**Provided text:**

Diviš of Talmberk (died 1415) was a Bohemian noble and lord of Talmberk. He served as burgrave of Prague Castle under Wenceslaus IV at the turn of the 15th century.

==Biography==
In 1390, Diviš gained control of Talmberk Castle. The castle was soon after besieged by Havel Medek of Valdek, who conquered Talmberk and captured Diviš. Diviš was imprisoned for seven years before the provincial courts as burgrave of Prague Castle declared Havel's seizure illegal, and Diviš was able to ransom himself and reclaim the castle. In 1401, he moved to Prague as burgrave of Prague Castle. Diviš died sometime in 1415. His son, Oldřich of Talmberk, succeeded him as Lord of Talmberk.

Some sources conflate Diviš of Talmberk (died 1415) with Diviš from Talmberk and Miličín (1352–1413). The latter served as burgrave in the service of the Rosenberg family, whereas Diviš of Talmberk was in the service of Wenceslaus IV. These were likely two different people.

==In popular culture==
Sir Divish of Talmberg, a character in the 2018 video game Kingdom Come: Deliverance, is based on Diviš. In the game, he leads the pro-Wenceslaus faction alongside Radzig Kobyla. He is referenced in Kingdom Come: Deliverance II.

**Exercise details:**
Print the part of the article on Diviš of Talmberk between "Diviš of Talmberk (died 1415) was" and "as Lord of Talmberk.", inclusive.

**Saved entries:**

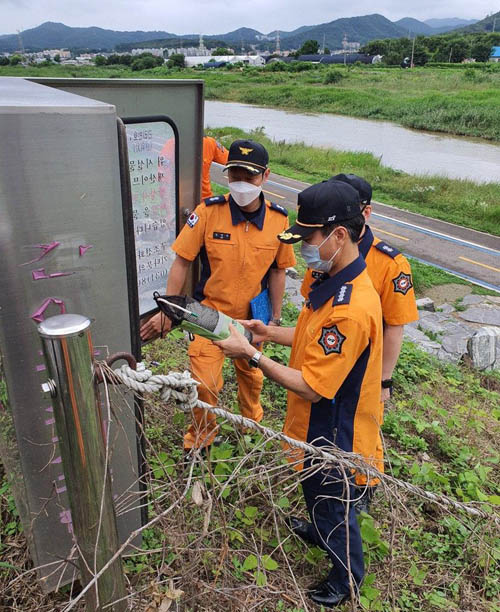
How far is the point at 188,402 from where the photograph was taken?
1251 millimetres

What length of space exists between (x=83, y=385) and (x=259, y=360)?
1030 millimetres

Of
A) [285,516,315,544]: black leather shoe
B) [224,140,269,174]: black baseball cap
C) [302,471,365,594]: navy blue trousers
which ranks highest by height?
[224,140,269,174]: black baseball cap

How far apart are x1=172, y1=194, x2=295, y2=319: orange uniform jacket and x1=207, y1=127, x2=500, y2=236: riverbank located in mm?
9256

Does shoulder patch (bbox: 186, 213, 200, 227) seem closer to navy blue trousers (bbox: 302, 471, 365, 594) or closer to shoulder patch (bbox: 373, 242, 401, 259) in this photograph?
shoulder patch (bbox: 373, 242, 401, 259)

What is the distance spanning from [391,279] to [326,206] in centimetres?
87

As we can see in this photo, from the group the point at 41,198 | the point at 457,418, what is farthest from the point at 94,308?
the point at 457,418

**Result of this task:**
Diviš of Talmberk (died 1415) was a Bohemian noble and lord of Talmberk. He served as burgrave of Prague Castle under Wenceslaus IV at the turn of the 15th century.

==Biography==
In 1390, Diviš gained control of Talmberk Castle. The castle was soon after besieged by Havel Medek of Valdek, who conquered Talmberk and captured Diviš. Diviš was imprisoned for seven years before the provincial courts as burgrave of Prague Castle declared Havel's seizure illegal, and Diviš was able to ransom himself and reclaim the castle. In 1401, he moved to Prague as burgrave of Prague Castle. Diviš died sometime in 1415. His son, Oldřich of Talmberk, succeeded him as Lord of Talmberk.